O QUE SE PEDE:
1 - Responda às perguntas abaixo com base no texto sobre o Samba de Colher.
(a) Em que casa de shows foi gravado o material do EP?
(b) Em que ano o quarteto foi criado?
(c) Qual espetáculo musical o grupo apresentou no ano seguinte à sua criação?
2 - Nas linhas de dados, e não no texto sobre o Samba de Colher, repita sem nenhuma alteração o trecho que começa na linha que contém "At what distance from the photographer" e termina na linha que contém "5. the stone steps", incluindo as duas.

TEXTO APRESENTADO:
Samba de Colher quebram barreira do masculino ao introduzir interpretação feminista no pagode

Luca Moreira
11 Min Read
Samba de Colher (Foto: Nathalia Pacheco)

Unido em prol de celebrar e se divertir com os hits do pagode dos anos 90, o quarteto mineiro Samba de Colher quer mostrar um novo olhar para o gênero, ainda muito associado ao masculino. Com uma interpretação única e feminista, elas se preparam para lançar um EP com os singles “Pagar pra Ver” e “Acabou”. O material foi gravado no Beco JF, mesma casa de shows que foi palco para a gravação da produção em vídeo do EP, que será lançado posteriormente.

Completam o quarteto a cavaquinista Alessandra Crispin e as percussionistas Isabella Queiroz e Mariana Assis, todas responsáveis pelos vocais. O EP visual, com mesmo nome deste primeiro single, buscará apresentar vozes femininas em uma plataforma de acolhimento e festa.

Criado em 2018, o quarteto rapidamente começou a se destacar no cenário musical de sua cidade natal, Juiz de Fora, na Zona da Mata mineira. No ano seguinte, elas apresentaram o espetáculo musical Donas da Roda para contar e contextualizar a história de mulheres que são referência para o samba e o pagode. Essas referências, misturadas com arranjos diferenciados que uniam as musicalidades de cada integrante, resultam agora no EP de estreia autoral do projeto.

O EP “Samba de Colher” é resultado de um projeto aprovado no PROGRAMA CULTURAL MURILO MENDES (PCMM) – da Prefeitura de Juiz de Fora, gerenciado pela Fundação Cultural Alfredo Ferreira Lage – Funalfa. Confira a entrevista!

Inspiradas pelo pagode dos anos 90, nesse primeiro lançamento do grupo, vocês optaram por apresentar um tom mais feminista na música. Como veio a ideia de fazer essa nova aposta no gênero?

Entradas do conjunto de dados
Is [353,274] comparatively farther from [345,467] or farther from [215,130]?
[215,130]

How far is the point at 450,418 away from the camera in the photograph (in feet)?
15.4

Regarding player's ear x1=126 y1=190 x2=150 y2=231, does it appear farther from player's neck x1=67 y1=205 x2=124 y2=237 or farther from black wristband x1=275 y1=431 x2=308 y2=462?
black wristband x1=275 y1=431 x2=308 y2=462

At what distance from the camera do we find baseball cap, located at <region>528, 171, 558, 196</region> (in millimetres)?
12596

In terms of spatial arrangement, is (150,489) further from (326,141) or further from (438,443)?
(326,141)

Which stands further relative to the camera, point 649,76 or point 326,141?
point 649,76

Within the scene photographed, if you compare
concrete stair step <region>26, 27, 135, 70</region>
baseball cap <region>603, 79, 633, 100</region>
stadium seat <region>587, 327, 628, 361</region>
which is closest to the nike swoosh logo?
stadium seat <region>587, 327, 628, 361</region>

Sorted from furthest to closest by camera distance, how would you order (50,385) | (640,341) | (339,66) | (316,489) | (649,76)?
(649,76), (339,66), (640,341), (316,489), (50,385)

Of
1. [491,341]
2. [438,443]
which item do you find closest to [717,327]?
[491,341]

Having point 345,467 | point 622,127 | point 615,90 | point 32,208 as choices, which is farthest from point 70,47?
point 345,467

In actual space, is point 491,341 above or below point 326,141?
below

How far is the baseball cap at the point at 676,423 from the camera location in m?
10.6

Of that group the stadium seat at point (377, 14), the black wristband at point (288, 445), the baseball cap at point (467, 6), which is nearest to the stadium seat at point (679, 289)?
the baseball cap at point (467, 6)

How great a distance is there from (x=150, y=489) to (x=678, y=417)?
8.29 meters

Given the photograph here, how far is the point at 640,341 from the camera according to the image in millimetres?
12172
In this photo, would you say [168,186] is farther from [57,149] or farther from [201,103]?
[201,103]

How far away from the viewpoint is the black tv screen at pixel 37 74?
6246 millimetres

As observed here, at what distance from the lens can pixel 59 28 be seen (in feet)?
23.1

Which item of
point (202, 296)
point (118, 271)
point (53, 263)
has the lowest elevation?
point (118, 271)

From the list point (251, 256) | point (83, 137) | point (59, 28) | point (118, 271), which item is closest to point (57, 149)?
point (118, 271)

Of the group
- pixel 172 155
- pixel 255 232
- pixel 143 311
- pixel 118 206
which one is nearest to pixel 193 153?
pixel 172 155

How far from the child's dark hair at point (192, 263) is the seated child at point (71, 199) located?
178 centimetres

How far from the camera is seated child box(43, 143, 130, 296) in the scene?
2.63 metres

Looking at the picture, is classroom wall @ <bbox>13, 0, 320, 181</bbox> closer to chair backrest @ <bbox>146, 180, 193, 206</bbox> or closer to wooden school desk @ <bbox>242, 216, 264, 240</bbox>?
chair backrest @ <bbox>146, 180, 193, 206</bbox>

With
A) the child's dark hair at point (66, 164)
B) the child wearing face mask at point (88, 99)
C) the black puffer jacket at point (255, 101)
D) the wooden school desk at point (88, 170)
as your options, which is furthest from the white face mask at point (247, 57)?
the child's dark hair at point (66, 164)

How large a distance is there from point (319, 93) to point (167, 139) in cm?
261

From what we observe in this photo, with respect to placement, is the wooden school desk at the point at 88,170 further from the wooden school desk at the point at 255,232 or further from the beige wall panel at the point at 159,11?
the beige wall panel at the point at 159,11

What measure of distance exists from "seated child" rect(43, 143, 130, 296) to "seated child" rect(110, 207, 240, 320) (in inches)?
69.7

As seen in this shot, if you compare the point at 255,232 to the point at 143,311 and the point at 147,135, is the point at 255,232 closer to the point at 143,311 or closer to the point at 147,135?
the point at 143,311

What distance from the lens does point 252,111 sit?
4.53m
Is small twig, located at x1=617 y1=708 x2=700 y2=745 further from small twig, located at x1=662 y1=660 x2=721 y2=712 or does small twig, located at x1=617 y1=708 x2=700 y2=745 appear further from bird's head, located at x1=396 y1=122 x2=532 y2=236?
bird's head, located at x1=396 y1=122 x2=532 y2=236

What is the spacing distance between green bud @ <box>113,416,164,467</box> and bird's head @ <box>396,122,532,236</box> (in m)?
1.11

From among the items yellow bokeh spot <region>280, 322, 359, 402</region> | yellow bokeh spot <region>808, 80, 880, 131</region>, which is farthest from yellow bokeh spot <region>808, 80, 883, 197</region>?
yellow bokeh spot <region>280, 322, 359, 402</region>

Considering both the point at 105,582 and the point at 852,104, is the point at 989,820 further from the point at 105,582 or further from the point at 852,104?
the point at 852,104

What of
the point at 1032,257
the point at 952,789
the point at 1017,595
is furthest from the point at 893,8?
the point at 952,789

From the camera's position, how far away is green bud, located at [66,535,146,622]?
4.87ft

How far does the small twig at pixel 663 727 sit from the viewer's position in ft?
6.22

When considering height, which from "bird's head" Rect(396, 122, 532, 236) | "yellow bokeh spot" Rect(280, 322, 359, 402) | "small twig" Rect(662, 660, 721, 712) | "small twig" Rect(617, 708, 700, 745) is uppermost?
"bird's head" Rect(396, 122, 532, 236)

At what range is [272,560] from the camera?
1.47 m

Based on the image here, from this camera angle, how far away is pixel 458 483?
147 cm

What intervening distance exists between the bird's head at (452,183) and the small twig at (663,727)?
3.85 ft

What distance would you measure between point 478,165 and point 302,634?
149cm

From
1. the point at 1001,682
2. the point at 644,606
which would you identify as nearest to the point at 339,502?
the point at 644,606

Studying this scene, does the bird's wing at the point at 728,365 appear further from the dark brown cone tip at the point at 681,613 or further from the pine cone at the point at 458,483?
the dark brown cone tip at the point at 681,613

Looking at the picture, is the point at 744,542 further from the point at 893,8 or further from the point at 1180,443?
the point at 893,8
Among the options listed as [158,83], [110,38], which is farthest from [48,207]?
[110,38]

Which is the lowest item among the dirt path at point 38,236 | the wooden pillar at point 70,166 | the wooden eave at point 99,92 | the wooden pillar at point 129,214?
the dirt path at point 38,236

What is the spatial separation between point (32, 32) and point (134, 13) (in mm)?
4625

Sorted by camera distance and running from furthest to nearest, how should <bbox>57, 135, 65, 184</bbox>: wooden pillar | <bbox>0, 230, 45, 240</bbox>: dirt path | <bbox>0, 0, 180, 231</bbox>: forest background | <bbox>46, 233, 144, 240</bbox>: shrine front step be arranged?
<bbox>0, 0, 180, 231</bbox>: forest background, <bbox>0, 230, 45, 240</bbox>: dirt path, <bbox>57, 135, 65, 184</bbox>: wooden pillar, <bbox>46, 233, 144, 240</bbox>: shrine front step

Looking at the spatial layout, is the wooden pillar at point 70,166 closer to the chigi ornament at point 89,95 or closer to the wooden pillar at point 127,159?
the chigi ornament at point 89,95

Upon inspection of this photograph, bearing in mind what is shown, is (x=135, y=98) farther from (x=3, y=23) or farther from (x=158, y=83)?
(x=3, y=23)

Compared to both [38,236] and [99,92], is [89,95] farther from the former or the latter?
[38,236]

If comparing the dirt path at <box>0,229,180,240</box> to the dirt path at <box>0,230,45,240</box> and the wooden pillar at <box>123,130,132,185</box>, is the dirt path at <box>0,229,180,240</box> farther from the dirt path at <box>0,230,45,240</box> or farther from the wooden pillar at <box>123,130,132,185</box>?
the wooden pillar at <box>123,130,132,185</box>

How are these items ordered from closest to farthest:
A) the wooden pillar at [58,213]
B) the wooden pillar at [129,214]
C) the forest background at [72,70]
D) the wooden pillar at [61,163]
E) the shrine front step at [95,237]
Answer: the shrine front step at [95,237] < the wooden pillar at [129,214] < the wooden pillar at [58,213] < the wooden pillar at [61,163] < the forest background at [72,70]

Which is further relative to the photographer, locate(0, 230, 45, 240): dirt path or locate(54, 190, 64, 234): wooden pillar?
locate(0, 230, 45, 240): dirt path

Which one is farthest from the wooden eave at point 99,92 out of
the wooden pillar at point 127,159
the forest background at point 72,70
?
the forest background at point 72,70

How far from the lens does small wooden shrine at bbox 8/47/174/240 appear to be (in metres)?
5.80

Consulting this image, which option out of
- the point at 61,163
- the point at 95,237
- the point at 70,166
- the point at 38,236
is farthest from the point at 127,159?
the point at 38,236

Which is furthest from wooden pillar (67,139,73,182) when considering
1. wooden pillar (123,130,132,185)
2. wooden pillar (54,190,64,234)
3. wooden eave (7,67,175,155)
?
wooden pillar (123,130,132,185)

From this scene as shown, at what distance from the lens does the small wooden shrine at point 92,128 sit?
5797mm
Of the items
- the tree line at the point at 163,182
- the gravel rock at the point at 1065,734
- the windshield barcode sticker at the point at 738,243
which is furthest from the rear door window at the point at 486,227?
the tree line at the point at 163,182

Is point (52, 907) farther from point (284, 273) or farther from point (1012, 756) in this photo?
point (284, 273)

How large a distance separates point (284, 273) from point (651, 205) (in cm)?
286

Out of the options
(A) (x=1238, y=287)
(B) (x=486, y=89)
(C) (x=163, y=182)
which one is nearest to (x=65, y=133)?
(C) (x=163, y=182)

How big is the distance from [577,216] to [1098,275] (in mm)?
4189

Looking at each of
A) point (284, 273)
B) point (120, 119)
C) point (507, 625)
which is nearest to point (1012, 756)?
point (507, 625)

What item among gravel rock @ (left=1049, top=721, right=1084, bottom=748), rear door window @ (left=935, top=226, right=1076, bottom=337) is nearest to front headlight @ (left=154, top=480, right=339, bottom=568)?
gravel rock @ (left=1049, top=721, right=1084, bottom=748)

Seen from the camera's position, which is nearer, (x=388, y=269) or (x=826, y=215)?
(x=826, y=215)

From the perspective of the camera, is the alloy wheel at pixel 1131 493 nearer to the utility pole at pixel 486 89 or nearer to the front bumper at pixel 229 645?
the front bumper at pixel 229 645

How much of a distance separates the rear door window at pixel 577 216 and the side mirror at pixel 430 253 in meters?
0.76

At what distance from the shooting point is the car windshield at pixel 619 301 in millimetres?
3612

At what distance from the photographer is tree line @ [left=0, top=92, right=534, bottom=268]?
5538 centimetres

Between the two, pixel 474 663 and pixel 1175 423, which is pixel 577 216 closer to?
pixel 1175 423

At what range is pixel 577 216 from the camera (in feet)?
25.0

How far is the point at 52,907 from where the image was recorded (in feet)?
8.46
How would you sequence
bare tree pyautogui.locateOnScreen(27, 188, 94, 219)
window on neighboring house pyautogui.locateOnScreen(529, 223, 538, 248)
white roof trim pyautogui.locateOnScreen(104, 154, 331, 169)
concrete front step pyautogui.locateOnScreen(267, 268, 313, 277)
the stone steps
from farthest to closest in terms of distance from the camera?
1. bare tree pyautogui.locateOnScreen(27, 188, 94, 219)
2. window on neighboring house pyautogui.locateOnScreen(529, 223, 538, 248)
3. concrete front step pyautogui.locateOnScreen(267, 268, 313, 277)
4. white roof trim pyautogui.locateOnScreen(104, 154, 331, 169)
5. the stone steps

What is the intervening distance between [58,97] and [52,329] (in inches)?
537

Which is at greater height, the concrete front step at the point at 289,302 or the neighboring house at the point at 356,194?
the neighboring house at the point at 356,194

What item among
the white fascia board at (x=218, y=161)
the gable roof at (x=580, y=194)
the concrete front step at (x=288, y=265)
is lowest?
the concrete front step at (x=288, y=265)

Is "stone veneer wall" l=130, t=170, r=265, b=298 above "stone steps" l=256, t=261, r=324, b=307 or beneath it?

RESPOSTAS POR TAREFA:
1 -
(a) No Beco JF.
(b) Em 2018.
(c) Donas da Roda.

2 -
At what distance from the photographer is tree line @ [left=0, top=92, right=534, bottom=268]?
5538 centimetres

Between the two, pixel 474 663 and pixel 1175 423, which is pixel 577 216 closer to?
pixel 1175 423

At what range is pixel 577 216 from the camera (in feet)?
25.0

How far is the point at 52,907 from where the image was recorded (in feet)?
8.46
How would you sequence
bare tree pyautogui.locateOnScreen(27, 188, 94, 219)
window on neighboring house pyautogui.locateOnScreen(529, 223, 538, 248)
white roof trim pyautogui.locateOnScreen(104, 154, 331, 169)
concrete front step pyautogui.locateOnScreen(267, 268, 313, 277)
the stone steps
from farthest to closest in terms of distance from the camera?
1. bare tree pyautogui.locateOnScreen(27, 188, 94, 219)
2. window on neighboring house pyautogui.locateOnScreen(529, 223, 538, 248)
3. concrete front step pyautogui.locateOnScreen(267, 268, 313, 277)
4. white roof trim pyautogui.locateOnScreen(104, 154, 331, 169)
5. the stone steps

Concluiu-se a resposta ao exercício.